Sobrevivente da tragédia de Capitólio – que deixou dez mortos em 8 de janeiro, após uma rocha se desprender do cânion no Sul de Minas e atingir lanchas com turistas –, a fotógrafa Ana Martins da Costa, de 50 anos, ainda lida com as cicatrizes do desastre. Não se trata apenas da marca no pulso direito, que precisou de reconstrução com placa e parafusos após fratura. São cicatrizes emocionais, deixadas pela lembrança de afundar nas águas do lago de Furnas enquanto pensava: “Meu Deus, não me deixa morrer. Tenho dois filhos pequenos”. 

Moradores de BH, Ana, o marido e as crianças sofreram lesões e precisaram lidar com os danos psicológicos causados pela tragédia. Porém, quase um ano após o acidente, a fotógrafa afirma que a gratidão por ter sobrevivido já é maior que o trauma, e é este o sentimento que ela pretende carregar para 2023: “Agradeço a Deus todos os dias, rezo por todo mundo que estava lá. É muita gratidão”.

Sentimento semelhante é descrito pelo engenheiro David Abu-Gharbil, de 31 anos. O mineiro de Coqueiral, no Sul de Minas, morava e trabalhava em Kiev, na Ucrânia, quando o primeiro bombardeio russo atingiu a cidade, em 24 de fevereiro, dando início à guerra. Em 17 dias em fuga rumo à Polônia, ele viu um rastro de destruição e morte e quase foi atingido por bombas até deixar o país, com ajuda da embaixada. 

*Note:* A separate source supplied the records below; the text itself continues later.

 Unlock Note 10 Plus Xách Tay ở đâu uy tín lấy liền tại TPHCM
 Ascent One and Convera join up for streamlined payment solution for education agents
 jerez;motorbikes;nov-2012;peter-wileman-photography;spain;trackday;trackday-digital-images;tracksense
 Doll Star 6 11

Apesar da situação traumática, Abu-Gharbil extrai boas lembranças dos dias de conflito. “Fiz amigos que vou levar pra vida e vi muita gente se ajudando. É essa compaixão e companheirismo que quero levar para 2023”, conta.

Lembranças que emocionam

O engenheiro David Abu-Gharbil se emociona ao lembrar das crianças em meio ao caos da guerra na Ucrânia. “Algumas atravessavam (a fronteira com a Polônia) sozinhas, porque os pais tinham morrido”, conta. Também o impactou o pedido de ajuda de um soldado ucraniano de 18 anos: “Ele perguntou se não conseguiríamos passaporte brasileiro para ele sair dali”.

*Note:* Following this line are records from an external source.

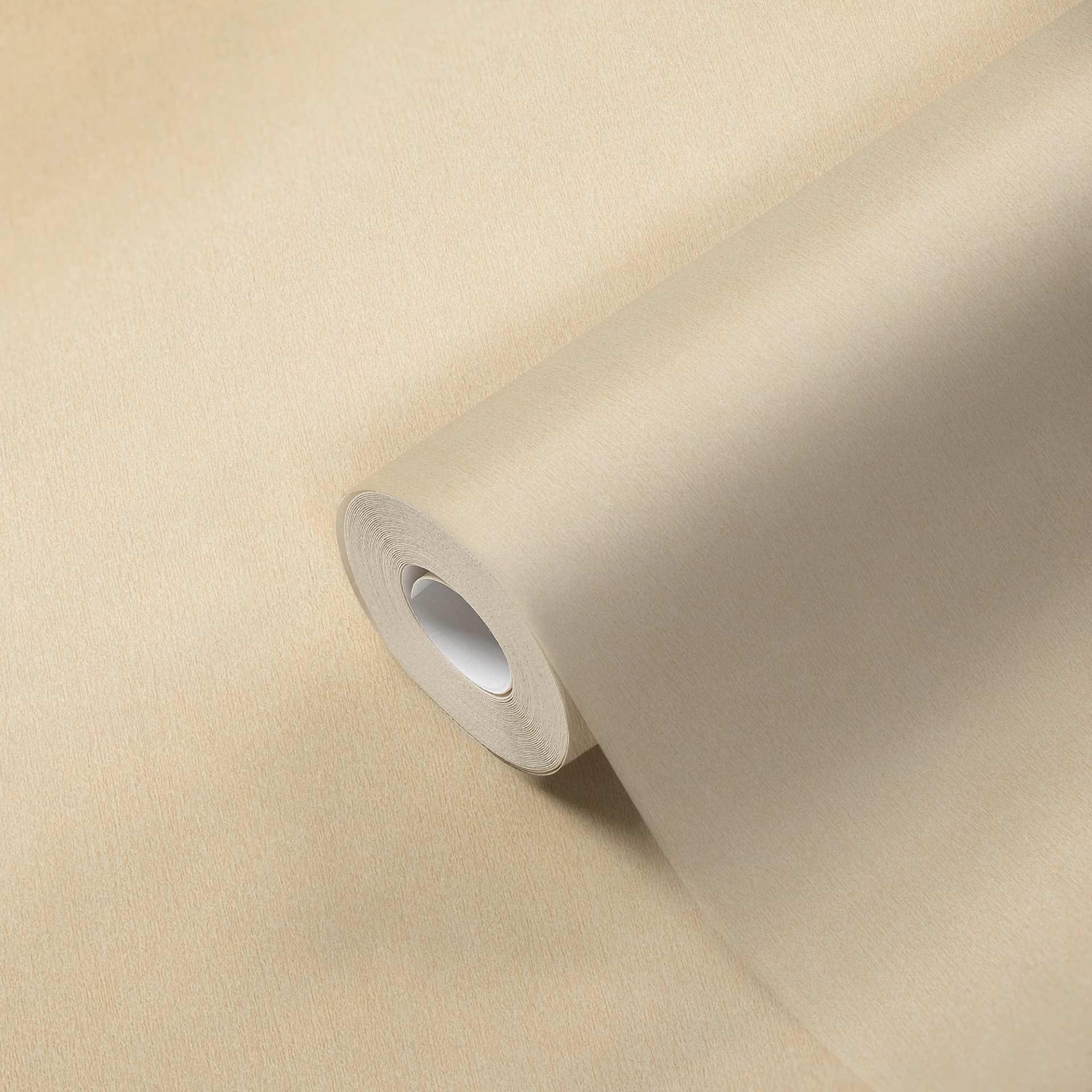 A.S. Création Dream Flowery papier peint intissé uni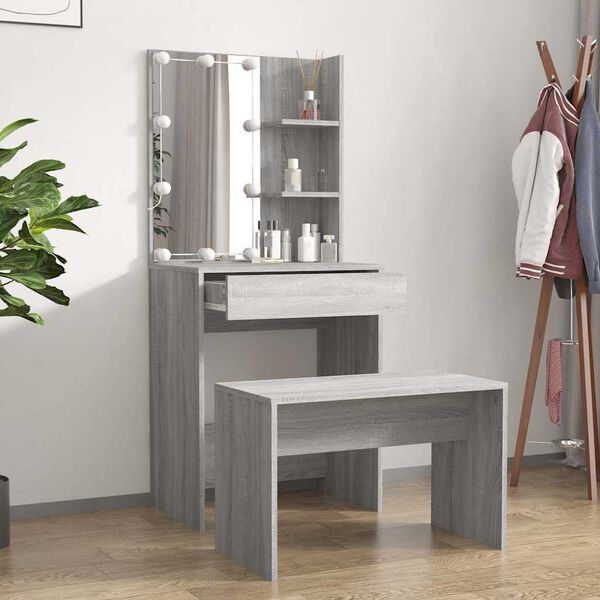 Visar produktbild 4 av 16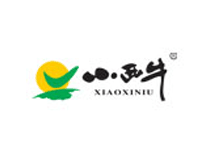 &#31859;&#20848;&#23448;&#26041;&#119;&#101;&#98;&#31449;&#45;&#31859;&#20848;&#40;&#20013;&#22269;&#41;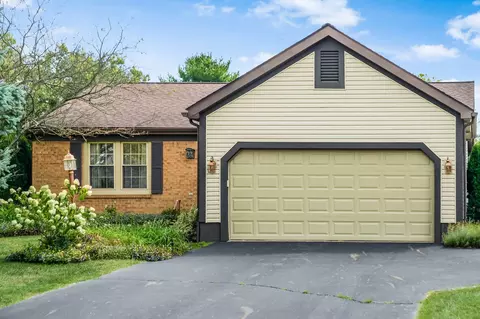 12332 Butterfield Dr, Pickerington, OH 43147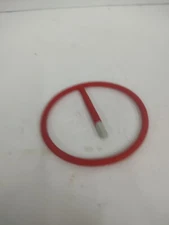 Stanley Proto jrr15062 1 1/2 dr impact socket retainer ring 3 7/8" groove Qty 8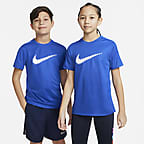 Game Royal/White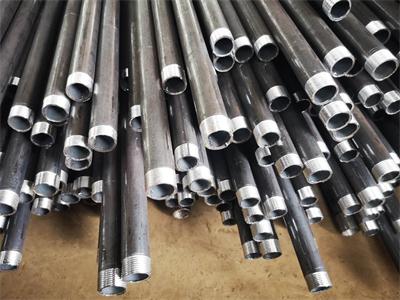 盐城注浆管现货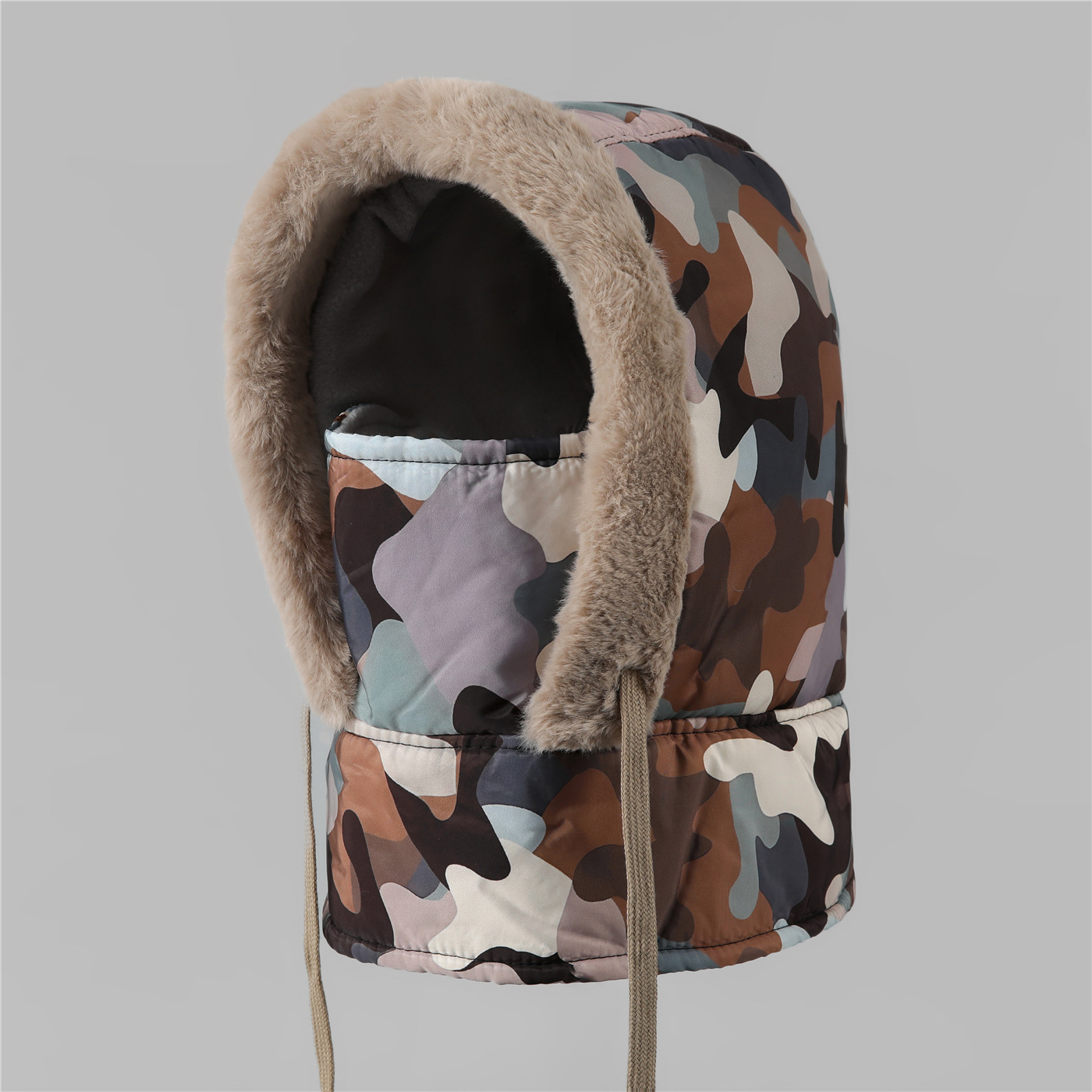 Winter Cycling Electric Vehicl - Cycling Gear To Keep You Warm 评论和价格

Sobreviventes de Capitólio ainda enfrentam traumas

Quase um ano após a tragédia de Capitólio, o jornalista Alexandre Campello, de 54 anos, marido de Ana Costa, não superou totalmente o trauma que a família vivenciou no desastre. Para ele, presenciar o desespero dos filhos, de 9 e 11 anos, foi o mais difícil. “O que mais me impactou foi ver os dois machucados esperando socorro. Foi um sofrimento muito grande. Você fica numa condição de incapacidade, impotência”, relata. 

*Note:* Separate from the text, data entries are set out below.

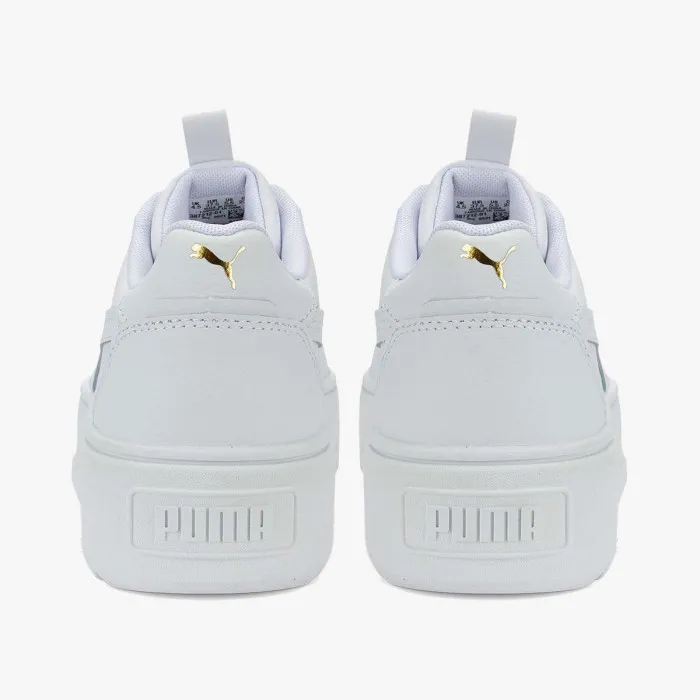 PUMA KARMEN REBELLE 
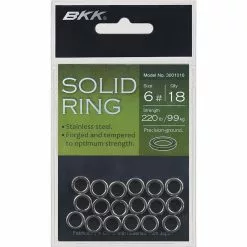 SOLID RING BKK SOLID RING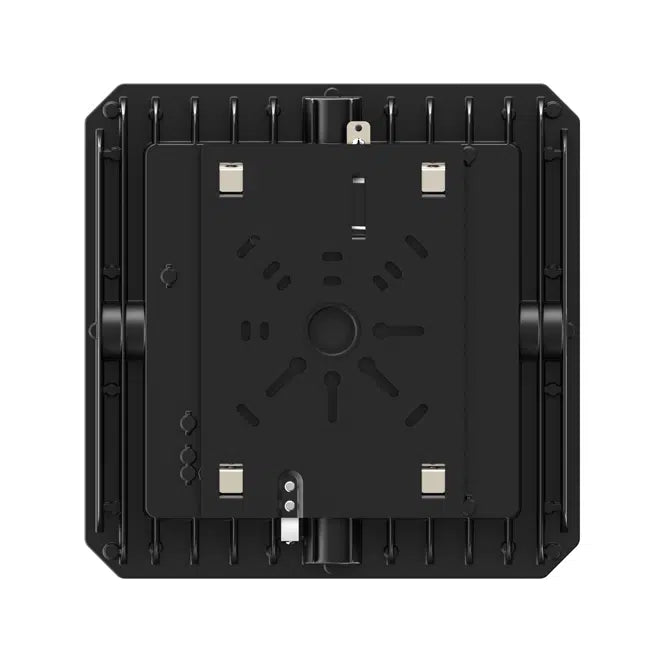 Votatec 75W LED Canopy / Garage Light – Wattage & CCT Selectable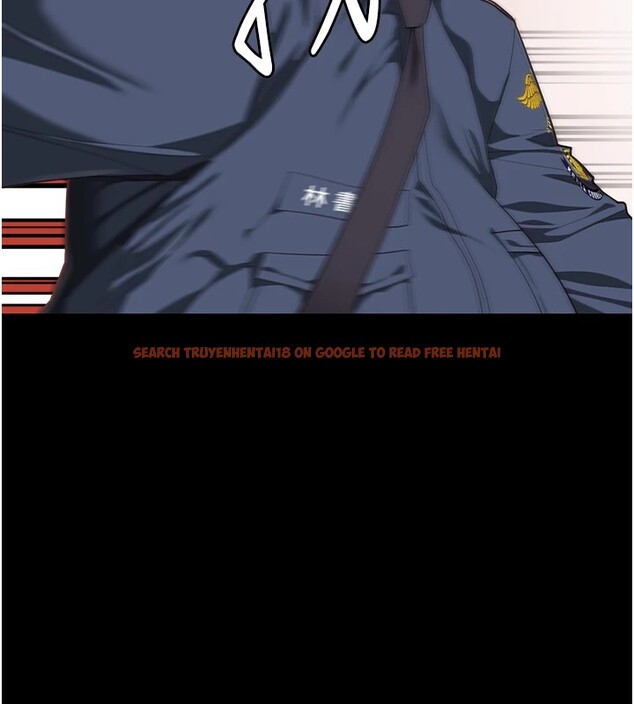 查看漫画監獄女囚 - 第89話-野外開通處女直腸 - sayhentaiz.net中的2857805图片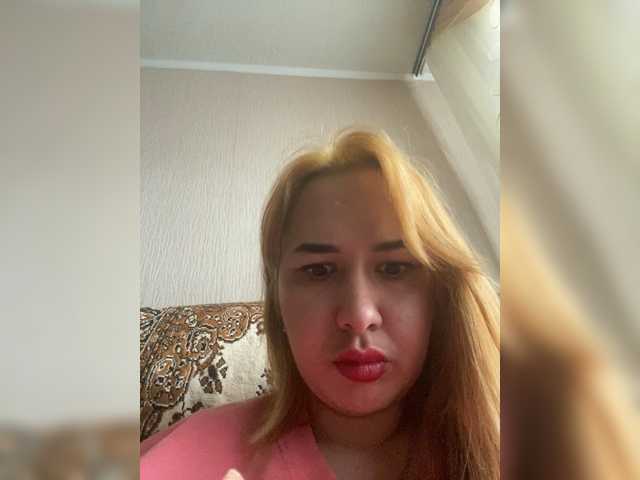 Melissa-lissa's BongaCams show and profile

Foi preciso acompanhamento psicológico para que a família conseguisse conviver com as memórias daquele dia chuvoso, porque eles tinham pesadelo e não conseguiam dormir, como contou Ana. “Mesmo assim, a gente ainda fica assustado quando ouve barulho de chuva ou vê muita água”, detalhou a fotógrafa.

Alexandre disse que, apesar de já ter superado grande parte da dor, ainda sofre. “Se você me perguntar se eu voltaria ao local, eu diria que não”, admite.

Gratidão gera solidariedade

A gratidão por ter escapado com vida da tragédia de Capitólio aflorou em Ana Costa o desejo de ajudar outro sobrevivente. O proprietário da lancha em que ela estava perdeu a embarcação, avaliada em R$ 400 mil. Ao saber do prejuízo, a fotógrafa criou uma vaquinha virtual e arrecadou R$ 22 mil em prol do profissional.